Home » Aliko Dangote’s sugar refinery moves to invest $1 billion in Nigeria expansion

Aliko Dangote’s sugar refinery moves to invest $1 billion in Nigeria expansion

by Editorial Team

Dangote Sugar Refinery Plc has announced a move to invest $1 billion in its sugar expansion in Nigeria, Africa’s largest economy and its primary market, Bloomberg reported.

Dangote Sugar Refinery is a subsidiary of Dangote Industries Limited, a Nigeria-based multinational conglomerate with a diversified and fully integrated industrial portfolio. It was founded by Africa’s most prosperous man, Aliko Dangote. It is the largest conglomerate on the African continent.

The announcement follows a move by the Central Bank of Nigeria to conserve foreign exchange, naming the company one of the sole three sugar importers in the country. 

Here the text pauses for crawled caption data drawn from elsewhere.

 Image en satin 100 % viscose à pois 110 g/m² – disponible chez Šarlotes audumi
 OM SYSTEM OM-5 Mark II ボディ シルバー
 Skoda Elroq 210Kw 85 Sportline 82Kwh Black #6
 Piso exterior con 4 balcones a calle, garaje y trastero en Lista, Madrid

Dangote Sugar Refinery has therefore put more than 100,000 hectares of land under cultivation to grow sugarcane for local distribution.

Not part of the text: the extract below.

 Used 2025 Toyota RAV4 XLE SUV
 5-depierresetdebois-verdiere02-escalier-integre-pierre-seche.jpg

Dangote Sugar Refinery CEO Ravindra Singhvi revealed this in an investor call in Lagos. According to the CEO, its plantations in Adamawa and Nasarawa in North Nigeria will be ready by 2023. 

As of June, the company’s sugar refinery in Adamawa recorded an annual output of 403,846 metric tonnes. It plans to raise its capacity to between 1.5 million and 2 million tonnes of refined sugar annually by 2024.

Meanwhile, Dangote Sugar Refinery is working to double the capacity of its Adamawa facility to 6,000 metric tonnes of cane-crushing per day, further increasing its local sourcing of raw materials while reducing its spending of hard currency.

This will facilitate the company’s move toward the government’s backward integration plan, a core reason why Nigeria decided to name it a sugar importer.

Nigeria’s other exclusive importers include billionaire Abdul Samad Rabiu’s BUA Sugar Refinery and John  Coumantaros’ Flour Mill Nigeria.

Dangote Sugar Refinery

The Dangote Sugar Refinery has a 1.44-million-metric-tonne refining capacity. It is Nigeria’s largest sugar producer.

On Aug. 2, the company posted N12.60 billion ($30.6 million) as its mid-year profits for 2021 following a double-digit increase in its revenue, representing a nine-percent growth compared to its profits after tax of N11.58 billion ($28.14 billion) in 2020.